▶ _Goal of the exercise_: Copy out the full passage about the CloudSat spacecraft word for word.

━━━━━ Extract

A NASA spacecraft designed to reveal the inner secrets of Earth's clouds has arrived at Vandenberg Air Force Base, Calif., to begin final launch preparations.

The CloudSat spacecraft arrived at Vandenberg from Ball Aerospace & Technologies Corp., Boulder, Colo., on May 2. Following final tests, it will be integrated onto a Boeing Delta II launch vehicle, sharing its ride into orbit later this year with another NASA spacecraft, the Cloud-Aerosol Lidar and Infrared Pathfinder Satellite Observation, or Calipso.

CloudSat and Calipso will give us new, 3-D perspectives on Earth's clouds and aerosols that will answer questions about how they form, evolve and affect our weather, climate, water supply and air quality.

CloudSat and Calipso employ revolutionary measurement technologies that will probe Earth's atmosphere as never before. Each spacecraft transmits pulses of electromagnetic energy and measures the portion scattered back to the instruments. CloudSat's Cloud Profiling Radar is more than 1,000 times more sensitive than typical weather radar. Calipso's polarization lidar instrument can tell the difference between ice and water in clouds, and between liquid and solid aerosol particles. 

By distinguishing aerosols from ice particles based on combined Calipso and CloudSat data, we will gain new insight into dynamics and properties of clouds and their influence on Earth's radiation balance.

The satellites will be launched into a 705-kilometer (438-mile) circular, Sun-synchronous polar orbit, where they will fly just 15 seconds apart as part of NASA's "A-Train" constellation of three other Earth Observing System satellites.

The usefulness of data from CloudSat, Calipso and the other satellites of the A-train will be much greater when combined. The data will help scientists better understand how sources of local pollution affect air quality, and will improve weather forecasting and climate prediction.

━━━━━━━━━━
━━━━━ Provided material

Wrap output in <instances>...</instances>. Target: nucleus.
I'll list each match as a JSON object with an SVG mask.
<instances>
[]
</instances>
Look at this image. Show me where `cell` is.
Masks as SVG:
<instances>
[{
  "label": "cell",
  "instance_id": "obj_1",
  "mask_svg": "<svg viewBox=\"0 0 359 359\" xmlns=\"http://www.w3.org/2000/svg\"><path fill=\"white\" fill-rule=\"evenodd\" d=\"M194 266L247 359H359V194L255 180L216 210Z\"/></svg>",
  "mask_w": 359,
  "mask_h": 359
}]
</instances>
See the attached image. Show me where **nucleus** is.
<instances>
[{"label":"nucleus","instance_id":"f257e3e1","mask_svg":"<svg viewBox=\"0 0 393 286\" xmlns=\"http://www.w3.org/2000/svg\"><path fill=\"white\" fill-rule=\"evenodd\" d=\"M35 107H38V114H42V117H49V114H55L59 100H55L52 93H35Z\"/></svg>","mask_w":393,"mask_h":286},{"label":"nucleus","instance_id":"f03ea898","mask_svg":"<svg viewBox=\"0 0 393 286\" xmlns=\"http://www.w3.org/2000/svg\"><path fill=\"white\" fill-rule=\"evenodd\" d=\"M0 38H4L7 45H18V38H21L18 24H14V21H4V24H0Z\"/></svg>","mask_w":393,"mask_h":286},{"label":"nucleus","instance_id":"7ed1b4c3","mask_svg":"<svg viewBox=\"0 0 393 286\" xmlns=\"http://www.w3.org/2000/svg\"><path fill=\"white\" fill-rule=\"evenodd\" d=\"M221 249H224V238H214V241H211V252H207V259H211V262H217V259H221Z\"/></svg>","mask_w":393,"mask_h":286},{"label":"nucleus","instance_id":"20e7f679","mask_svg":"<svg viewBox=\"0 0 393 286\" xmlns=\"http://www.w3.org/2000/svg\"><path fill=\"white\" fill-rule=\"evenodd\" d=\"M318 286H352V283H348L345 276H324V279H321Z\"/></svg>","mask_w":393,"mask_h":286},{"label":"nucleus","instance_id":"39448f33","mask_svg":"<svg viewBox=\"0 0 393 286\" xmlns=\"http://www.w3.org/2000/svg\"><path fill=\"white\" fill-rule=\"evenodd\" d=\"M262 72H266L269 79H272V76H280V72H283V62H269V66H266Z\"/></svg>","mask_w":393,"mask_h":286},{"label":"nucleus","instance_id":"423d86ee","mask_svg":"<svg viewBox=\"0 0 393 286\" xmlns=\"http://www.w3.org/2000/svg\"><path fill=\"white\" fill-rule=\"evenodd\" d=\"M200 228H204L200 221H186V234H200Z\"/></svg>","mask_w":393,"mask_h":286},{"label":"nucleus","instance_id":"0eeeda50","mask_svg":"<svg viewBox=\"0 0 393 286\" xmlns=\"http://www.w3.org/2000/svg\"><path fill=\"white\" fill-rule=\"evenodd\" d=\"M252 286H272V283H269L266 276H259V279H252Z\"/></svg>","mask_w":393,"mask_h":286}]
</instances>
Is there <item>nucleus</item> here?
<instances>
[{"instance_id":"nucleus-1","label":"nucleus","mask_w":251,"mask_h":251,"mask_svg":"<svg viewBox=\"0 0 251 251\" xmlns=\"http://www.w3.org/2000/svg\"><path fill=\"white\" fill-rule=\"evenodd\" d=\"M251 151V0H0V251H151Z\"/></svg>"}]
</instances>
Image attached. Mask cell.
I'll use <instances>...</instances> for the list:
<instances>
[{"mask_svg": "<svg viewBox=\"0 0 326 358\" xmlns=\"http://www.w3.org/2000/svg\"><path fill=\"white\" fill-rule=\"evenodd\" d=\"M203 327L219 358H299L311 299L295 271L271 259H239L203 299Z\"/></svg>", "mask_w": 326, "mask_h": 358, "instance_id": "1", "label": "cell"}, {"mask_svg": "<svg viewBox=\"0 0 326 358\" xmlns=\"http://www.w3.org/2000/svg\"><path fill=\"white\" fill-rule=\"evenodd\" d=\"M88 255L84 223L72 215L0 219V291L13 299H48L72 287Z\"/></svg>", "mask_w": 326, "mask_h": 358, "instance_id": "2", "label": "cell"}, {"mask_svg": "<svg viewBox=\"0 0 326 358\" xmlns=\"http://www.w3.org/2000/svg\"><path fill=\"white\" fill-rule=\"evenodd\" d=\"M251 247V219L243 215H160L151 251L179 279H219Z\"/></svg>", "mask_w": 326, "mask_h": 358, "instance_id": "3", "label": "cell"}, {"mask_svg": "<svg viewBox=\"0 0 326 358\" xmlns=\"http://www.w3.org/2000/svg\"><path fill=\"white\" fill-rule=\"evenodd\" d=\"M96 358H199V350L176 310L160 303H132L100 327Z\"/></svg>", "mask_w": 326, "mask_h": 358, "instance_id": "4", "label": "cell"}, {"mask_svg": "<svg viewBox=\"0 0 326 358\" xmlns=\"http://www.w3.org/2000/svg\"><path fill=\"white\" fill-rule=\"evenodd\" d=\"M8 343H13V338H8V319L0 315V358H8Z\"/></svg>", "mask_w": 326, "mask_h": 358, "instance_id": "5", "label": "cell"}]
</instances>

━━━━━━━━━━

▶ _Task answer_:
A NASA spacecraft designed to reveal the inner secrets of Earth's clouds has arrived at Vandenberg Air Force Base, Calif., to begin final launch preparations.

The CloudSat spacecraft arrived at Vandenberg from Ball Aerospace & Technologies Corp., Boulder, Colo., on May 2. Following final tests, it will be integrated onto a Boeing Delta II launch vehicle, sharing its ride into orbit later this year with another NASA spacecraft, the Cloud-Aerosol Lidar and Infrared Pathfinder Satellite Observation, or Calipso.

CloudSat and Calipso will give us new, 3-D perspectives on Earth's clouds and aerosols that will answer questions about how they form, evolve and affect our weather, climate, water supply and air quality.

CloudSat and Calipso employ revolutionary measurement technologies that will probe Earth's atmosphere as never before. Each spacecraft transmits pulses of electromagnetic energy and measures the portion scattered back to the instruments. CloudSat's Cloud Profiling Radar is more than 1,000 times more sensitive than typical weather radar. Calipso's polarization lidar instrument can tell the difference between ice and water in clouds, and between liquid and solid aerosol particles. 

By distinguishing aerosols from ice particles based on combined Calipso and CloudSat data, we will gain new insight into dynamics and properties of clouds and their influence on Earth's radiation balance.

The satellites will be launched into a 705-kilometer (438-mile) circular, Sun-synchronous polar orbit, where they will fly just 15 seconds apart as part of NASA's "A-Train" constellation of three other Earth Observing System satellites.

The usefulness of data from CloudSat, Calipso and the other satellites of the A-train will be much greater when combined. The data will help scientists better understand how sources of local pollution affect air quality, and will improve weather forecasting and climate prediction.